This article, written by attorney Jason Gregoire, was originally published by the NH Bar News and can be found here. (p 31)
Unless a legal exception applies, healthcare providers cannot release a patient’s medical records without the patient’s written authorization. When someone other than the patient requests the release of medical records, healthcare providers must ask whether the requestor has legal authority to do so. Under the federal Health Insurance Portability and Accountability Act (HIPAA), a “personal representative” may stand in the patient’s shoes and authorize release of medical records. Under HIPAA, whether someone qualifies as a personal representative depends on state law. This article covers common personal representative scenarios under New Hampshire law.
Parent – Child
As a general rule, parents have the right to obtain and compel disclosure of their child’s medical records. The same is true for court-appointed guardians or other persons acting in loco parentis. Sometimes, however, this general rule does not apply where the policy reasons supporting a parent’s right to access are trumped by policy reasons supporting denial of access.

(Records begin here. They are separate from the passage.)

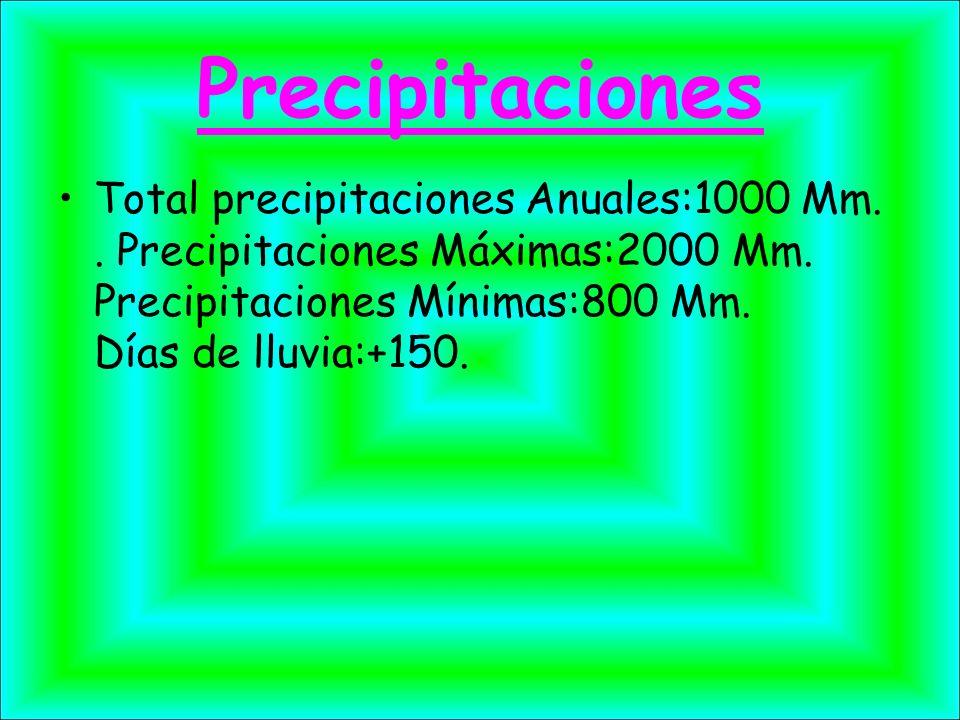 Precipitaciones Total precipitaciones Anuales:1000 Mm.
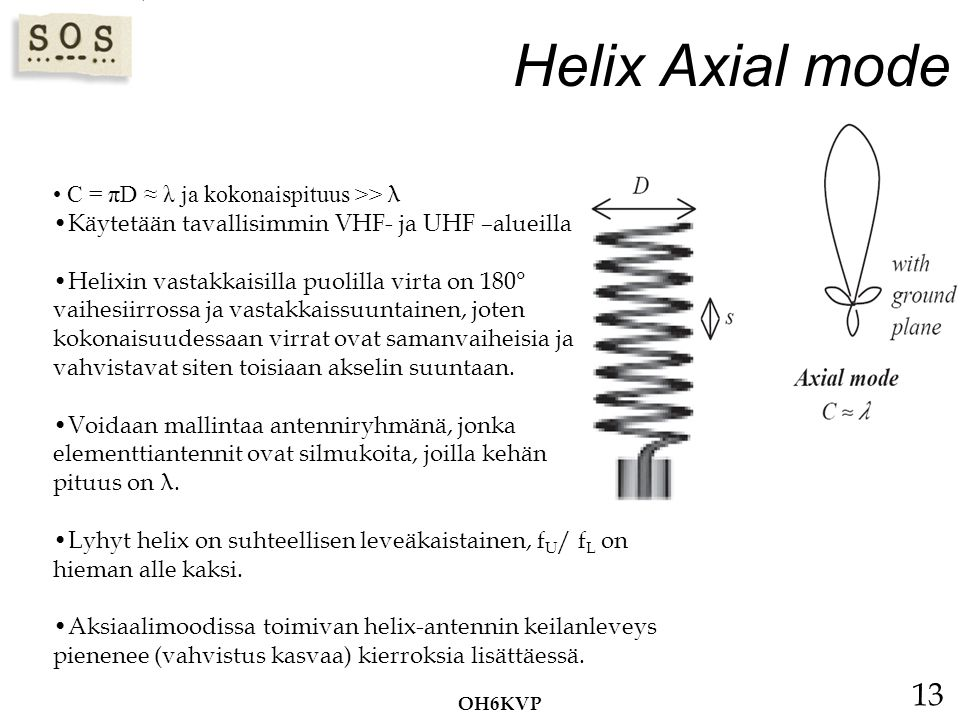 Helix Axial mode C = πD ≈ λ ja kokonaispituus >> λ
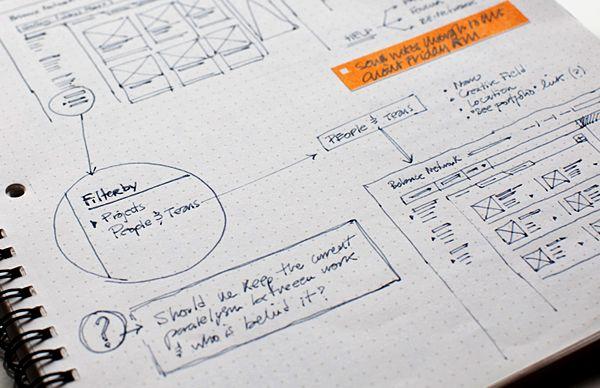 Cuaderno punteado para bocetos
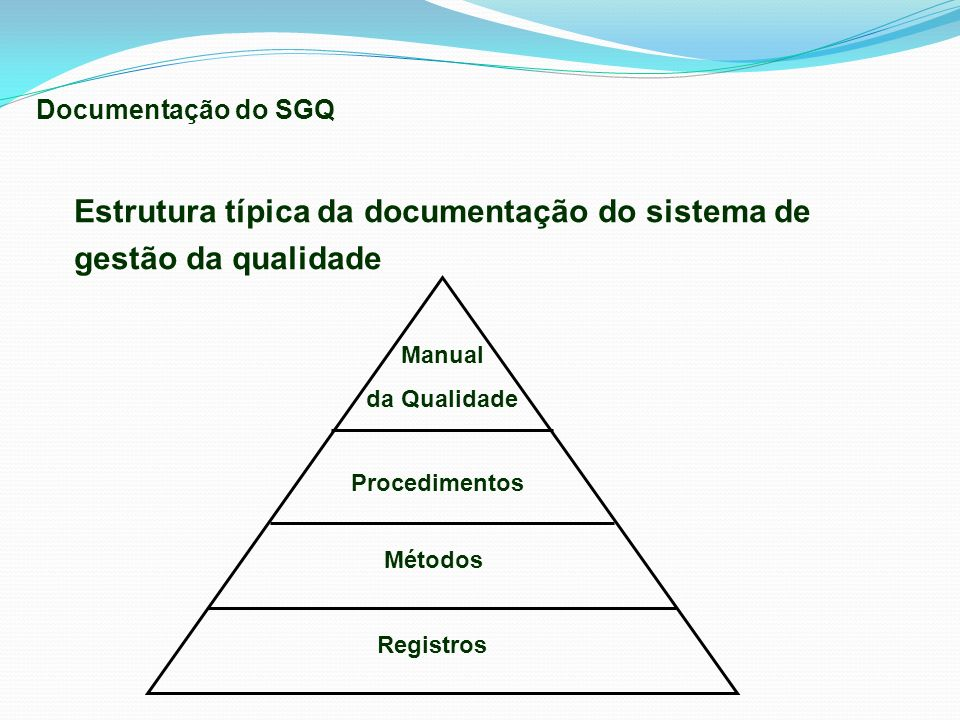 Estrutura típica da documentação do sistema de gestão da qualidade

For example, under RSA 318-B:12- a, any minor 12 years of age or older may seek substance use disorder treatment without parental consent and the records of this treatment are shielded from parental view. Similarly, under RSA 141- C:18, a minor 14 years of age or older may seek treatment for sexually transmitted diseases without the knowledge or consent of their parent or legal guardian, and the associated medical records are not obtainable by the minor’s parents. The obvious policy reason behind these To Release or Not to Release: Common Medical Record Release Issues laws is to encourage minor patients to seek treatment for these conditions without fear of parental retribution.
Similarly, if a parent grants their child permission to have a confidential relationship with a healthcare provider, the provider can refuse parental access to associated medical records. New Hampshire courts have also denied a parent’s access to their child’s behavioral health records where the parent sought these records for a purpose other than in the best interests of the child. See In the Matter of Berg and Berg, 152 N.H. 658 (2005) (declining parental access to mental health records for use in contentious child custody proceedings).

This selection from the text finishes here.